Let’s offer Religious Studies!

Let’s offer Religious Studies!



Seriously, those were the thoughts running through my head and the conversation I was having with myself when I decided this was a good idea.  Sure, no one has done it at our school.  It’s not offered at any other year level, but I can do this … right?!

The Religious Studies Standards look awesome!  They honestly do and they made me so excited.  But, as always, it’s not as easy as it seems.  As I have noted in previous posts, I am a Social Scientist at heart and it is my belief that learners should be given knowledge so that they can be understanding and knowing citizens in our communities and the wider world.

I hear so many of my learners saying stupid things such as “look at that turban head” – my first thought when I hear things like this is always, do you have any idea what that means?  But it’s more than just that ignorance, it is also the questions “why do you go to church?”, “why do you wear a head scarf?” – and so I decided to create a Religious Studies course for Level 1 learners for this year.

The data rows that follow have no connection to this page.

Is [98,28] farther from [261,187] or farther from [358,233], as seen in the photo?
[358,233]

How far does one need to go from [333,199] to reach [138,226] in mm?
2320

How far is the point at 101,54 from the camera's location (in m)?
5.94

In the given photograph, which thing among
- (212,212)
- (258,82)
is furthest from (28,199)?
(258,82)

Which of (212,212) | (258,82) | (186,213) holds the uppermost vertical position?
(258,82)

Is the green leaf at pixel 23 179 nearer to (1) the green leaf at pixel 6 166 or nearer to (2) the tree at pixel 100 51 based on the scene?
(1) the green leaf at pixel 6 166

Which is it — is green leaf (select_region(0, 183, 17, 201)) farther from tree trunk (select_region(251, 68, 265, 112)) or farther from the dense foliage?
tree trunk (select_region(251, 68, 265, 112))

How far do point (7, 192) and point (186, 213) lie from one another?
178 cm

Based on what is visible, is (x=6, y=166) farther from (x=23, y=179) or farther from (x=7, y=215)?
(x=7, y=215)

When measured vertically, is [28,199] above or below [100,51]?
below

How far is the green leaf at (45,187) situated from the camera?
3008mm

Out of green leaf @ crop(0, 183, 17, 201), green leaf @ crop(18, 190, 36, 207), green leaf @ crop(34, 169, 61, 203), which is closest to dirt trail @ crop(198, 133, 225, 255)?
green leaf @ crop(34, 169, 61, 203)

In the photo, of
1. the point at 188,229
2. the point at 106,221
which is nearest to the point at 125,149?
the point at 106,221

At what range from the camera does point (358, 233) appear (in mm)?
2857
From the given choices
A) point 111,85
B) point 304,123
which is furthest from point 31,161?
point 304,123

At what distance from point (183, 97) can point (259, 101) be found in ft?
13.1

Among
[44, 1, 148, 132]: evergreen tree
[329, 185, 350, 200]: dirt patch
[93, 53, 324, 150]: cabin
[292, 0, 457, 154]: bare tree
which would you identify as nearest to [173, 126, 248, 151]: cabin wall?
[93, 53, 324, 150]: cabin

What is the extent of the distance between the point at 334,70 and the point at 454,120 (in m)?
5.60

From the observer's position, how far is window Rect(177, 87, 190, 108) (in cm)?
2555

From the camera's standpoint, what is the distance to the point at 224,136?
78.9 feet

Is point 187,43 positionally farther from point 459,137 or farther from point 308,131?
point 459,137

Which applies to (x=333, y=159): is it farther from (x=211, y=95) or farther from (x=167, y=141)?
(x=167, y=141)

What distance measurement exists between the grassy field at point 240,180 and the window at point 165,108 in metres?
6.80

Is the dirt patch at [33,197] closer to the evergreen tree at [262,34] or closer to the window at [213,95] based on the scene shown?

I had a very specific idea of what I wanted to do in this course.  I didn’t want this to be like RE used to be in my primary school or to focus on a specific religion, I wanted learners to gain a broader understanding of religion and what it means to different people.  Again, here my Social Scientist heart came to the forefront.

At the beginning I was knocked back a little.  I put a post on Facebook in the Senior Social Studies Teachers NZ page asking if there were any Religious Studies teachers who could give some advise and clarification on the Standards I had chosen to focus on.  The comments advised that it was going to be difficult for me to do these Standards in a secular school.  This set me back a step.  I didn’t understand.  Nothing in the Standards or the clarifications mentioned anything about this or why learners would find it difficult to complete these assessments if they had no personal religious backgrounds.  However, I had never taught these standards before and these teachers had, this meant that I needed more help or more clarification.

It wasn’t until I went on Twitter and connected with Jeremy Cumming that I finally got some clarification and realised that actually, this is possible and it may be difficult but the learners do not need to be from a religious background to attempt these standards.  With no religious background learners may find some of the standards more difficult than the others because of the level of content that is required, but this just meant I needed to be more selective about which assessments to choose for the purposes and the ideas I had for this course.  Finally, I could see some direction for this course and after discussion with Jeremy had decided on the three religious contexts I wanted to focus on:

  • Catholicism, Hinduism and Buddhism.

This means that learners would gain an understanding of monotheism, polytheism and spirituality without a specific deity.  Each of these religions are very different and may have common themes running throughout them but their beliefs and their rituals are varied, hopefully allowing learners to gain a deeper understanding of religions.

Now I just need to learn about them myself, make connections with the different institutions and find people who were willing to come and work with our learners.